And same error when trying with compressed nodes.dmp and names.dmp :

$ ./ngsLCA -editdistmin 0 -editdistmax 0 -names ncbi_tax_dmp/names.dmp.gz -nodes ncbi_tax_dmp/nodes.dmp.gz -acc2tax ncbi_tax_dmp/nucl_gb.accession2taxid.gz -bam bam_files/SPL_015_1444.fq.plastids.bam -outnames SPL_015_1444
    -> Will output lca results in file:     'SPL_015_1444.lca'
    -> [thread1] Will read header
    -> Will output lca weight in file:      'SPL_015_1444.wlca'
    -> Will output log info (problems) in file: 'SPL_015_1444.log'
    -> [thread1] Done reading header: 0.00 sec, header contains: 4322
Segmentation fault (core dumped)
maxibor commented 2 years ago

Dear @miwipe and @wyc661217, I'm afraid that the issue persists on the master branch as of today. Worse, after havint tested on three different computers, with three different system, I can confirm that I always encounter the same Segmentation fault, both after compiling ngsLCA following the README's instructions, or using the conda-recipe :( I tried with both compressed and uncompressed nodes and names files (gzip or bgzip), and gzip or bgzip compressed nucl_gb.accession2taxid, but unfortunately to no avail.

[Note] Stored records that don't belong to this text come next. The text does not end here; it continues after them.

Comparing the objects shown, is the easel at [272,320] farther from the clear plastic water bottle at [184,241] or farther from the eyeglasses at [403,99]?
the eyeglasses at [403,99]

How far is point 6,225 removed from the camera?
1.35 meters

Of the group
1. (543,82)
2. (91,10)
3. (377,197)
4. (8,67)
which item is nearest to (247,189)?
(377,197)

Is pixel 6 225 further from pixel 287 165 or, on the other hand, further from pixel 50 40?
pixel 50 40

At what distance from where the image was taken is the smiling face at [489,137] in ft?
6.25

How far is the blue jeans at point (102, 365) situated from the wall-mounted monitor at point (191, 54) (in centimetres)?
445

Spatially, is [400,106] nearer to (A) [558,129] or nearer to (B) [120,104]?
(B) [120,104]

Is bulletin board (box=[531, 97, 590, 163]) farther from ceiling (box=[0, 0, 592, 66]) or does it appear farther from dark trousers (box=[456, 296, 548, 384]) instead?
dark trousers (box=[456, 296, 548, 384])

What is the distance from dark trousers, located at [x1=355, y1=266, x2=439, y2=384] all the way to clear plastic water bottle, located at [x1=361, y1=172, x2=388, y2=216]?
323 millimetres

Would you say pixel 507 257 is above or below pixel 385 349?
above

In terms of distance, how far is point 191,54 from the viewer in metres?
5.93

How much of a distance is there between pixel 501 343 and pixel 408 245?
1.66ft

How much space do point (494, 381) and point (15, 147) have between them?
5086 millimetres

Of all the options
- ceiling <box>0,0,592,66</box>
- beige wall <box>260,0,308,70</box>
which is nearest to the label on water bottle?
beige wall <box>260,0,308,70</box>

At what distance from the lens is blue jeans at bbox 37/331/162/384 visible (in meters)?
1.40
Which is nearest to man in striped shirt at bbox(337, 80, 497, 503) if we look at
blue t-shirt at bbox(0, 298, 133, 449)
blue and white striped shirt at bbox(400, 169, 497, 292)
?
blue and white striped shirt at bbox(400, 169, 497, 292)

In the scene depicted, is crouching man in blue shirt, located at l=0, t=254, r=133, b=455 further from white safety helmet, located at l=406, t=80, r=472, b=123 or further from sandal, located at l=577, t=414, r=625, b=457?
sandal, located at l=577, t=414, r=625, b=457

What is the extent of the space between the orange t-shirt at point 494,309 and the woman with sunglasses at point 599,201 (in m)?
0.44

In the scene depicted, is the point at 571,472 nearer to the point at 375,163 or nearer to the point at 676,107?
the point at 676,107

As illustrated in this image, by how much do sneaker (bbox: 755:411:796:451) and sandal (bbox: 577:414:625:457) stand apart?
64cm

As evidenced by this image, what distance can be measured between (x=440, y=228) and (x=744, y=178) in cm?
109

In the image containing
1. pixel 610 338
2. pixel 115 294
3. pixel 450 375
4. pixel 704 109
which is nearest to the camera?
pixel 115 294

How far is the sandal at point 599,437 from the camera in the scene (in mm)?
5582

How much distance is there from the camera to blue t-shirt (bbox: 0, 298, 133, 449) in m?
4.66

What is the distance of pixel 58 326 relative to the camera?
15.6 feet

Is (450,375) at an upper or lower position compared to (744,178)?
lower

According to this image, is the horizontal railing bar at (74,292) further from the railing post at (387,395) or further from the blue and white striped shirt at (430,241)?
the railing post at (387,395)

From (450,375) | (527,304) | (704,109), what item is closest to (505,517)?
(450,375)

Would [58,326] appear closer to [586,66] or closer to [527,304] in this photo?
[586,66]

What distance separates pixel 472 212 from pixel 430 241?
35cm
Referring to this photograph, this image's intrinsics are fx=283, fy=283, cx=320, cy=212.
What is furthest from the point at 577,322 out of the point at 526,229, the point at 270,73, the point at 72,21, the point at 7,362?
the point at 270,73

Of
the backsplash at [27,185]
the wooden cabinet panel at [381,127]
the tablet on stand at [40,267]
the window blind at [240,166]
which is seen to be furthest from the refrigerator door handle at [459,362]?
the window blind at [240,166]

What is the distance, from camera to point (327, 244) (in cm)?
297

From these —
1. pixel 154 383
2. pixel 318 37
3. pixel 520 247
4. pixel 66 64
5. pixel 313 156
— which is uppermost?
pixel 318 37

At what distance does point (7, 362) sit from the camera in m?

ANGSD commented 2 years ago

Ok Maxime, can you let me know the full error output and all your commands. Then I am sure we can fix this.

Best Thorfinn

On 15 Jul 2022, at 11.18, Maxime Borry @.***> wrote:

Dear @miwipe https://github.com/miwipe and @wyc661217 https://github.com/wyc661217, I'm afraid that the issue persists on the master branch as of today. Worse, after havint tested on three different computers, with three different system, I can confirm that I always encounter the same Segmentation fault, both after compiling ngsLCA following the README's instructions, or using the conda-recipe :( I tried with both compressed and uncompressed nodes and names files (gzip or bgzip), and gzip or bgzip compressed nucl_gb.accession2taxid, but unfortunately to no avail.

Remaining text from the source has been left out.